Both presidential candidates were invited to attend, and both were encouraged to send representatives and/or videos. Obama sent in a video, but neither campaign sent a representative. In addition, the singer-activist Bono was seen in a video talking about AIDs in Africa.
The audience of about 700 was largely older, “Almost everyone was over 60; out of 700 only about 30 were any younger.” When she asked one of the organizers about the lack of young adults, she was told, “It’s quality, not quantity.”
Another organizer said that most of the participants were nuns, recruited for the conference by Network — they were the “low-hanging fruit” she was told. In looking over the registration list, I would estimate that 25% or more of the attendees were sisters. If many of the older women there were religious, you would not have known it by their dress. She saw one woman in a habit eating breakfast at the hotel, but didn’t know if she was attending the conference.
The Iraq War was brought up repeatedly. She reported that many people she heard speak didn’t think a Just War was even possible. A staffer of Sen. Bob Casey speaking to a break-out session on war and peace said, “You probably don’t believe in the principles of a just war as found in Aristotle,” and everyone started cheering. Another speaker, an Iraqi war veteran, suggested ways to keep young men and women from being recruited by the United States armed forces.
The booths outside the meeting contained no materials from either the GOP or conservatives. The non-profit Matthew 25 Project booth had a picture of Obama next to an open letter of support with a long list of signatures. She said the way the picture was hung next to Matthew 25:35 — “I was hungry and you gave me something to eat” — made Obama “look like he was Jesus.”
Another booth offered literature on the gay, lesbian, and transgendered lifestyle. One booklet was entitled, A Catholic Defense of Same-Sex Marriage. A newspaper in the same booth, Bondings, published by New Ways Ministry of Mount Rainier, MD, had a full page list of “gay friendly” parishes throughout the country. My source never heard any mention of the nationwide debate over gay marriage at the conference.
The activist atmosphere of the meeting was in evidence when a teacher from a Christian Brothers high school in New Jersey stood up to say she was doing all she could to influence her students who came from affluent families. She said she had to be careful and quiet in order “not to upset donors or alums.”
According to my source, the drumbeat of the conference was the phrase “vote the common good.” I asked her what that meant to those who used it. She said, “From what I heard it meant some very specific things — universal health care, ending the Iraq War, eliminating poverty, and stopping global warming. It surprised me how much they were concerned about global warming,” she added.
Many clergy were in attendance, but only a few were in collars. One former prelate who lent his support was Bishop Walter Sullivan — a popular fixture on the Left.

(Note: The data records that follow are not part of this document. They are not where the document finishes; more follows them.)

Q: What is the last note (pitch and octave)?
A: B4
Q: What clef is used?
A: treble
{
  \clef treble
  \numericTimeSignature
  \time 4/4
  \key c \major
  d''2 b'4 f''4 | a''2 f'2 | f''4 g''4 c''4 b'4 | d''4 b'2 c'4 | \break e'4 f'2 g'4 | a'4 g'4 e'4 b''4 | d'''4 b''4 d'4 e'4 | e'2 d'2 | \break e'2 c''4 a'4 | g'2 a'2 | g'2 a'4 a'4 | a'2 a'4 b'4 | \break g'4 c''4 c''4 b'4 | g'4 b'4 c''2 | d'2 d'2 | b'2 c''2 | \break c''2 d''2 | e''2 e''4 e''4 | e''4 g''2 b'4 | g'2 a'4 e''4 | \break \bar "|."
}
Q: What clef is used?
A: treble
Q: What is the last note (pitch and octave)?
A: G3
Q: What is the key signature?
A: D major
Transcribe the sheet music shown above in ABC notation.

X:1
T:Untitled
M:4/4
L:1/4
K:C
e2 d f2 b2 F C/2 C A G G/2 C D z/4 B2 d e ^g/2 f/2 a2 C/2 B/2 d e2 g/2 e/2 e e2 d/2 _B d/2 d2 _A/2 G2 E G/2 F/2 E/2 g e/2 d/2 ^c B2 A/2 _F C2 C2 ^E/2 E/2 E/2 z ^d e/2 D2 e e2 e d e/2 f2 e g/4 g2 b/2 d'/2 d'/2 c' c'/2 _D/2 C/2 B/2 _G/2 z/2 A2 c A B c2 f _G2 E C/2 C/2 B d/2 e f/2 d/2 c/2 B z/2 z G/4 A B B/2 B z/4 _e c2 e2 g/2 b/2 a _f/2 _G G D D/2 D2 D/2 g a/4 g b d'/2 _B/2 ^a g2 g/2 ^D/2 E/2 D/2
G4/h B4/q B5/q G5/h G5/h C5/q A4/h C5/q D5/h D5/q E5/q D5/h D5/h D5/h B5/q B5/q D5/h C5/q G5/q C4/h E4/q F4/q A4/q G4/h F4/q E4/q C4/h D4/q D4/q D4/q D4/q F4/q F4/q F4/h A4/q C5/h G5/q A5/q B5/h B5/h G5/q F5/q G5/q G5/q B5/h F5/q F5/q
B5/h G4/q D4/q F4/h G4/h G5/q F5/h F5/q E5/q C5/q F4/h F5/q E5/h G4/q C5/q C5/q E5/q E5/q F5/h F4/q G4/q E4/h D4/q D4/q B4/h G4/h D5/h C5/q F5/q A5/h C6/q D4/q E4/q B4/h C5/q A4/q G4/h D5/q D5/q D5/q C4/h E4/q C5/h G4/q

When the platform was voted upon, the audience was given green, white, and red cards. They were told to hold up green for agreement, red for disagreement, and white for uncertainty. Every plank received unanimous support. It was announced that an amendment to support the ban on partial-birth abortion was going to be introduced at a later time, but it was never put up for a vote.
This is just another instance of what Bill Donohue means when he says the Catholic Left is “boxed in by abortion.” The Catholic supporters of Obama share the same dilemma: How to ignore the non-negotiable teachings of the Church while appearing not to. One way is to employ high-minded language like “common good” without paying any attention to its most fundamental human right: life.